### 課題の要件
[1] 作家の写真集を紹介する文章のうち、「そこで、もっと自然体な感じの」を含む語句で始まり「内田百閒(名誉駅長を務めた時)」で終わる部分を、一字も変えずに書き写してください。
[2] 作家の写真集を紹介する文章を最後の行から引き継ぎ、その先を書き進めてください。

### 読解文

作家の写真を読む
俺はミーハーな文学好きなので、小説だけでなく、それを書いた作家の風貌にも興味がある。しかし、出回っている写真の多くは、晩年に撮られたものだったり、パブリック・イメージを意識したものだったりで、飽き足りないものがある。例えば、岩波書店から出ている、濱谷浩の『学芸諸家』なんかは、「上品」すぎて退屈だ。
そこで、もっと自然体な感じのもの、もしくは出回ることの少ない若い頃の写真が載った写真集を、中の写真を引用しながら、ここで紹介してみようと思う。
樋口進『輝ける文士たち』
樋口は1953年に文芸春秋新社に入社、写真部を設立しすると、1982年に退社するまで、会社員の立場で作家たちを撮り続けてきた。また、裏方として、文士劇や出版会のパーティ、冠婚葬祭を手伝ったりもしている、縁の下の力持ち的存在でもあった。
掲載されている写真は、雑誌の企画や、忘年会、講演旅行、取材、草野球、将棋大会と、様々なシチュエーションのものが集まっており、バラエティーに富んでいる。気取っていない、オフの表情が見られるのが魅力的。
三島由紀夫と猫
「別冊一億人の昭和史」というシリーズの一つで、「二葉亭四迷から五木寛之まで」というサブタイトルがついている。資料としてかなり充実しており、写真につけられたキャプションも優れている。作家の若い頃の写真も豊富に掲載されており、どんな風に成長していったのか確認できるのは嬉しい。巻頭には、川端康成の小説の全表紙、巻末には「芥川賞・直木賞 受賞作家全名鑑」が載っている。
森鴎外(留学生として渡欧した頃・右端)
谷崎潤一郎(昭和2年頃)
芥川龍之介(府立第3中学校在籍時)
江戸川乱歩(明治45年)
林忠彦『文士の時代』
「作家と写真」と言えば、まずこの人だろう。ゴミに囲まれながら執筆する坂口安吾、バー・ルパンの椅子でポーズをとる太宰治、ロダンの作品を見つめる川端康成といった、作家のイメージを決定づけるような、印象的な写真を数々撮影してきた。まさに、文学史を写真で表現したと言える。古典として読むべき一冊。
内田百閒(名誉駅長を務めた時)
東販「新刊ニュース」編『写真集 作家の肖像』

### データ部分
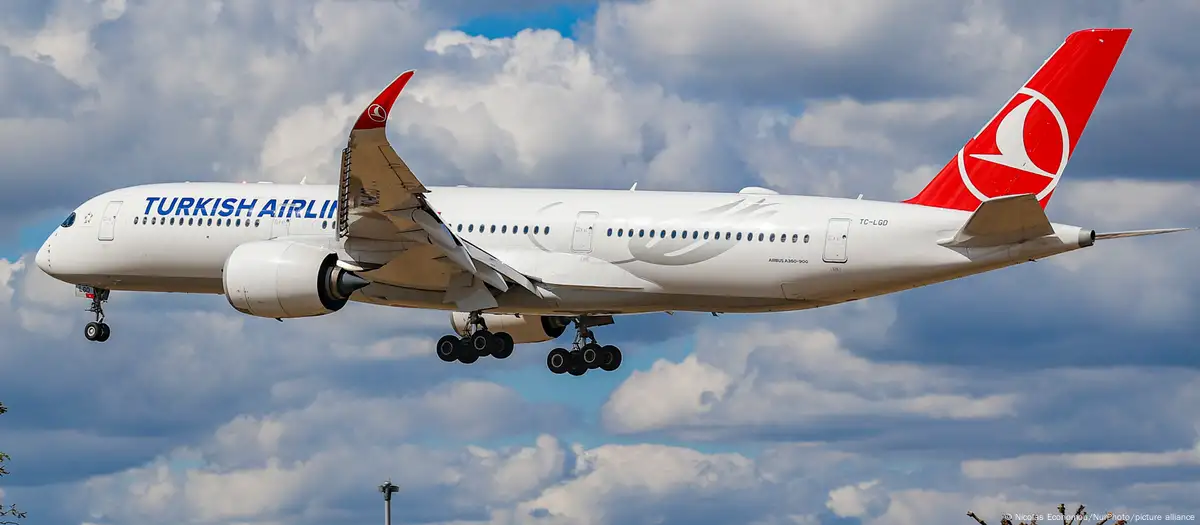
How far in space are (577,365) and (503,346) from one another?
324 centimetres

### 解答一覧
[1]
そこで、もっと自然体な感じのもの、もしくは出回ることの少ない若い頃の写真が載った写真集を、中の写真を引用しながら、ここで紹介してみようと思う。
樋口進『輝ける文士たち』
樋口は1953年に文芸春秋新社に入社、写真部を設立しすると、1982年に退社するまで、会社員の立場で作家たちを撮り続けてきた。また、裏方として、文士劇や出版会のパーティ、冠婚葬祭を手伝ったりもしている、縁の下の力持ち的存在でもあった。
掲載されている写真は、雑誌の企画や、忘年会、講演旅行、取材、草野球、将棋大会と、様々なシチュエーションのものが集まっており、バラエティーに富んでいる。気取っていない、オフの表情が見られるのが魅力的。
三島由紀夫と猫
「別冊一億人の昭和史」というシリーズの一つで、「二葉亭四迷から五木寛之まで」というサブタイトルがついている。資料としてかなり充実しており、写真につけられたキャプションも優れている。作家の若い頃の写真も豊富に掲載されており、どんな風に成長していったのか確認できるのは嬉しい。巻頭には、川端康成の小説の全表紙、巻末には「芥川賞・直木賞 受賞作家全名鑑」が載っている。
森鴎外(留学生として渡欧した頃・右端)
谷崎潤一郎(昭和2年頃)
芥川龍之介(府立第3中学校在籍時)
江戸川乱歩(明治45年)
林忠彦『文士の時代』
「作家と写真」と言えば、まずこの人だろう。ゴミに囲まれながら執筆する坂口安吾、バー・ルパンの椅子でポーズをとる太宰治、ロダンの作品を見つめる川端康成といった、作家のイメージを決定づけるような、印象的な写真を数々撮影してきた。まさに、文学史を写真で表現したと言える。古典として読むべき一冊。
内田百閒(名誉駅長を務めた時)

[2]
東販が発行している月刊誌「新刊ニュース」に登場した作家92人とその自筆原稿を写した写真集(撮影は佐川二亮)。上で紹介した物に比べると幾分落ちるが、大江健三郎以降に現れた作家たちの、82年~87年頃の姿を見られるのは貴重か。
佐伯剛正『1972年 作家の肖像』
日本において詩人というのは、谷川俊太郎を除きほとんどがマイナーな存在のため、ネットでも写真があまり出回らない。特に昔の物は。
『日本で最も美しい村』などの著作で知られる佐伯剛正のこの写真集は、72年に焦点を絞り、当時の様々な作家・評論家・詩人の写真が載っていて、特に「作家」を中心とした写真集ではこぼれがちな、評論家や詩人にページを割いているのが特筆すべき点か。例えば、秋山駿、磯田光一、岡庭昇、天沢退二郎、吉増剛造といったあたりが掲載されている。
チュリ・クプフェルバーグ シルビア・トップ『小さな巨人の肖像』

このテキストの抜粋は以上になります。